Merge ab89d04dca into dc54a1a307

2026-07-09 06:19:13 +00:00 · 2026-05-05 01:34:07 -04:00 · 2026-05-05 01:34:07 -04:00 · 43113e563a
commit 43113e563a
parent dc54a1a307 ab89d04dca
3 changed files with 39 additions and 0 deletions
--- a/nanochat/common.py
+++ b/nanochat/common.py
@ -234,6 +234,7 @@ def get_peak_flops(device_name: str) -> float:
        (["grace blackwell"], 2.5e15),
        (["b200"], 2.25e15),
        (["b100"], 1.8e15),
+        (["gb10"], 209e12),
        # NVIDIA Hopper
        (["h200", "nvl"], 836e12),
        (["h200", "pcie"], 836e12),
--- a/scripts/base_train.py
+++ b/scripts/base_train.py
@ -245,6 +245,29 @@ def disable_fp8(model):
 orig_model = model # original, uncompiled model, for saving raw model state_dict and for inference/evaluation (because the shapes may change shape)
※ ※ ※
→ Exercise requirements
Continue the merge commit diff above from the point where it stops.

(Saved entries)
※ ※ ※
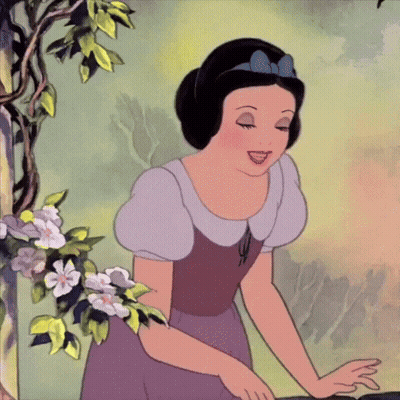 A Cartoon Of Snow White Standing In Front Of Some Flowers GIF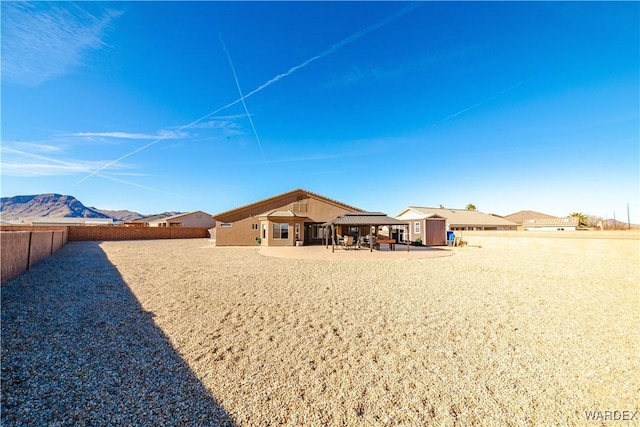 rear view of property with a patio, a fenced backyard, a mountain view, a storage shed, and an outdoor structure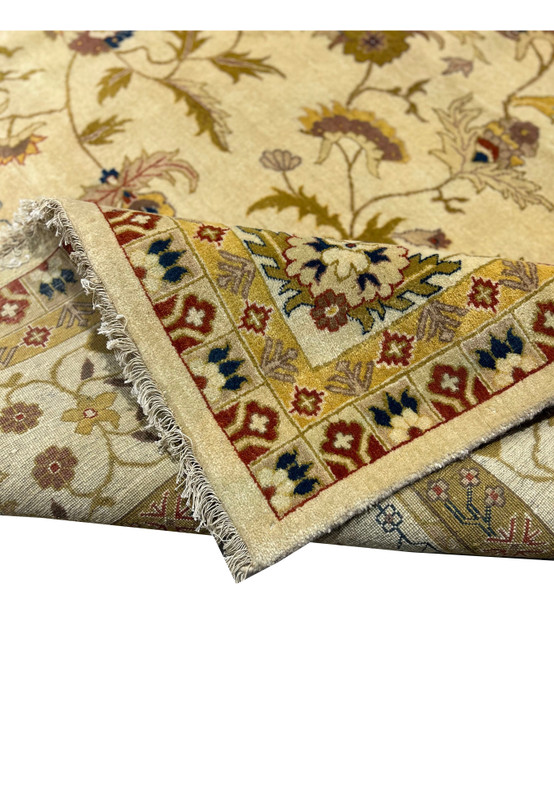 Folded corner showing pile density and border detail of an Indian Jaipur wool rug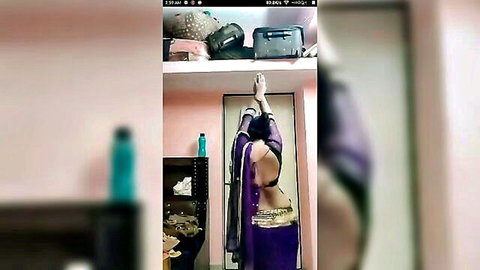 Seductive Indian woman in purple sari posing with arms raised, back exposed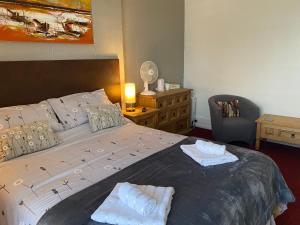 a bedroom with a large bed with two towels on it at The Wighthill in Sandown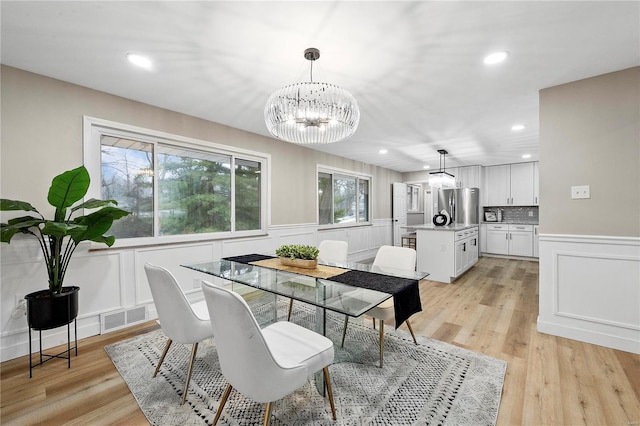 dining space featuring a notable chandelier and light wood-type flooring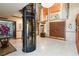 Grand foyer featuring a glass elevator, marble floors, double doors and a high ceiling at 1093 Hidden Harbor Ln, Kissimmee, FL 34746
※ ※ ※
→ Expected answer
 model = torch.compile(model, dynamic=False) # the inputs to model will never change shape so dynamic=False is safe

+# Multi-node compile warmup. torch.compile is lazy, so if one node has cached kernels from a previous run and the other doesn't, the fast rank's first forward takes ms while the slow rank compiles for 30-120+s.
+# DDP's async all-reduce lets the fast rank race ahead, finish the loop, and the slow rank's NCCL ops then lose their peer and the watchdog kills the job (see Edward Yang "State of torch.compile for training" Aug 2025).
+# Fix: trigger compilation on all ranks here with a dummy fwd+bwd, then barrier. Only needed for multi-node (ddp_world_size > 1).
+if ddp and ddp_world_size > 1:
+    warmup_x = torch.randint(0, model_config.vocab_size, (1, model_config.sequence_len), device=device)
+    warmup_y = torch.randint(0, model_config.vocab_size, (1, model_config.sequence_len), device=device)
+    # 1) Compile the FP8 training graph (forward + backward)
+    warmup_loss = model(warmup_x, warmup_y)
+    warmup_loss.backward()
+    model.zero_grad(set_to_none=True)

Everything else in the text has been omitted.